The Monster of Lake Worth

It was during the early hours of a steamy morning in the summer of 1969 that six terrified Fort Worth residents headed breathlessly for their local police station and told a remarkable tale. John Reichart, his wife, and two other couples had been parked at Lake Worth when a strange beast jumped out of the trees at them. Covered in both fur and scales, it slammed into Reichart’s vehicle and tried to “grab” the hysterical Mrs. Reichart, before disappearing into the darkness. Its only calling card was an 18-inch-long scratch along the side of the car. The legend of Lake Worth’s “Goat-Man” thus began.

Newspapers published a fuzzy “photograph” of the monster while other sightings were made. Local police investigated the claims, but found no evidence of the monster in the Lake Worth and Greer Island area. Sightings of a strange animal had been discussed among the locals and the neighborhood was on edge.

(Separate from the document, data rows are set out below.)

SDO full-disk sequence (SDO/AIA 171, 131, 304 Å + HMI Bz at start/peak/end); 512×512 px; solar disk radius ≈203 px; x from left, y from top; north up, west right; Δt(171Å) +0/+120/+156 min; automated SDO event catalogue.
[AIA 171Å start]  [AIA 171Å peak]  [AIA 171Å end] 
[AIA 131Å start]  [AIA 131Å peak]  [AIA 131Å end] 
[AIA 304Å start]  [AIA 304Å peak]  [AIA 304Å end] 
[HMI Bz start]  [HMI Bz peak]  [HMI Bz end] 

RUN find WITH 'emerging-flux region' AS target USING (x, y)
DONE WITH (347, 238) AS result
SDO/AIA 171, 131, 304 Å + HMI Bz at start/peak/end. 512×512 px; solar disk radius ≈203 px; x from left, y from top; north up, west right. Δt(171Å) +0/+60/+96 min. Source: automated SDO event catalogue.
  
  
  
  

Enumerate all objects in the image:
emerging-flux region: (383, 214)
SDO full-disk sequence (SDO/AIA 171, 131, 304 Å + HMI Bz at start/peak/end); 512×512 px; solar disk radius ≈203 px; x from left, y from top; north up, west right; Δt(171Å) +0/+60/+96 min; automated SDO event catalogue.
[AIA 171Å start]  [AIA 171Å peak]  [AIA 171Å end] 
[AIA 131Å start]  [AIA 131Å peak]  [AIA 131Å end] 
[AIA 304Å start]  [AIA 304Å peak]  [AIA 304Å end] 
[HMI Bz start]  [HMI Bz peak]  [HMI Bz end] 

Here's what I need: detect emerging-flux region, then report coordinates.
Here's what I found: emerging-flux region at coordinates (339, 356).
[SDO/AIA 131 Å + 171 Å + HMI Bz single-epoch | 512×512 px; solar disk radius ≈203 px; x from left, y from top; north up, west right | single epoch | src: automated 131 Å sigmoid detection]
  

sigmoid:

Police kept a careful watch on the unfolding drama but reports of the monster died down once the school semester resumed. Four decades later, many, including Allen Plaster, who took the supposed photograph of the creature, suspected that it was a hoax. The case was closed as juvenile pranksters rampaging around in some type of costume. Let’s hope so!

Epilogue

The Universe is filled with suns and worlds by the millions, calling upon us to never stop wondering. It’s only natural we question our own planet, our own world. When stories come along that make chills dance on our backbones, we invoke science to help us understand. When it works, we have a better knowledge of the natural world.  When it doesn’t work, we add to our store of folklore . . . and it gives us new wells of unease to plumb.